Malcolm says:
"Every time the failure of the naval aviators to spot them is raised we are offered the convenient but utterly unsupported claim that the Navy fliers basically couldn't see anything because they were trained for observing shell splashes rather than people. But that to me is not a reason, just a convenient excuse to support a wonky "fact" used to create a hypothesis. We must remember that on the one hand people claim that the Navy fliers couldn't spot an elephant in an empty barn while on the other hand we accept that they saw signs of recent habitation."
You say that the idea that the Navy fliers "couldn't see anything" is unsupported. I don't think anyone has said the Navy fliers "couldn't see anything", just that the odds of being seeing a person are pretty small and that in the limited time they were overhead they did not spot anyone on the ground. They did, as you point out spot "signs of recent habitation", so your use of "couldn't see anything" is wildly exaggerated in an apparent effort to make the TIGHAR scenario of missing persons on the ground seem absurd.
The difficulty of spotting folks on the ground is supported by the aerial tour which was flown at lower altitude than the Navy flight, and despite the fact that we know were some of the people on the ground should be, they are not visible in the video. Some folks are relatively easy to spot, especially when the camera knows where they are and zooms in, but there are others there who are not visible. Have you seen the aerial tour? How many people can you spot?
In addition, as a trained airborne SAR Incident Commander, I can tell you that the probability of detection that I would assign to such a search - i.e. spotting a person on the ground during a couple of passes over the dense vegetation of Nikumaroro by non SAR trained personnel flying in open cockpit biplanes - would be extremely small.

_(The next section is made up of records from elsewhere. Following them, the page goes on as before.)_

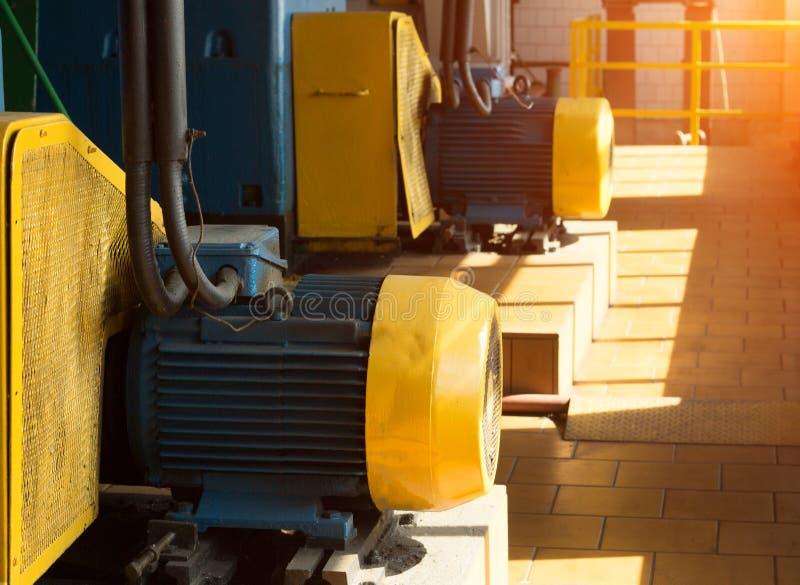 Dwa wielkiego elektrycznego silnika w produkcja warsztacie przeciw tłu światło słoneczne, elektryczny silnik zdjęcie stock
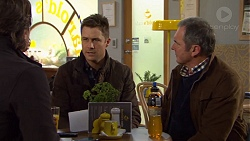 Brad Willis, Mark Brennan, Karl Kennedy in Neighbours Episode 7472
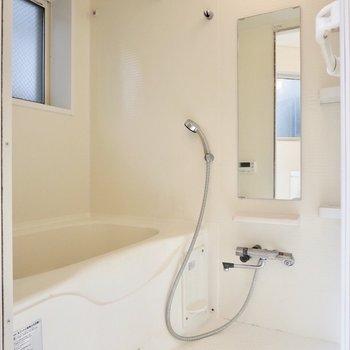 お風呂は追い焚き・浴室乾燥機能付きです◎※写真はクリーニング前のものです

So when you say that the notion that the Navy overflight was unsuccessful is "utterly unsupported" you are both discounting the available support for such a notion, some of which is visually available to yourself, and exposing your own bias towards not considering the possible reasons why such an overflight might not be successful at spotting persons on the ground.
Furthermore, you've completely discounted the possibility that the signs of recent habitation might actually be related to Earhart and Noonan. I find it unusual that you, as a scientist, so easily dismiss the possibility that signs of recent habitation on an uninhabited island could be related to two persons known to be missing in the area. Yes, there are other possible explanations, but you have to admit that one possible scenario is that such signs were made by Earhart and/ or Noonan. Isn't that scenario worth investigating? Why are you so resistant to consider or explore that possibility?
You've reduced the discussion to binary absurdities - Navy fliers would have seen anything that was there - vs - Navy fliers "couldn't see anything". Neither one is realistic, but the fact that you choose one over the other would indicate that you are not the objective third party you proclaim to be. You've chosen one of the binary ends that itself has no actual supporting evidence, only your personal unsupported opinion.
This is a hypotheses we're working on here, something that is not yet proven, but a scenario that has to accommodate all the known facts, "wonky" or not. If all the facts were as binary as you prefer to make them, it would be a lot easier. The signs of recent habitation and the fact that no persons were seen by the Navy overflight are two facts that are easily dealt with in the area of messy reality between your sanitized binary ends.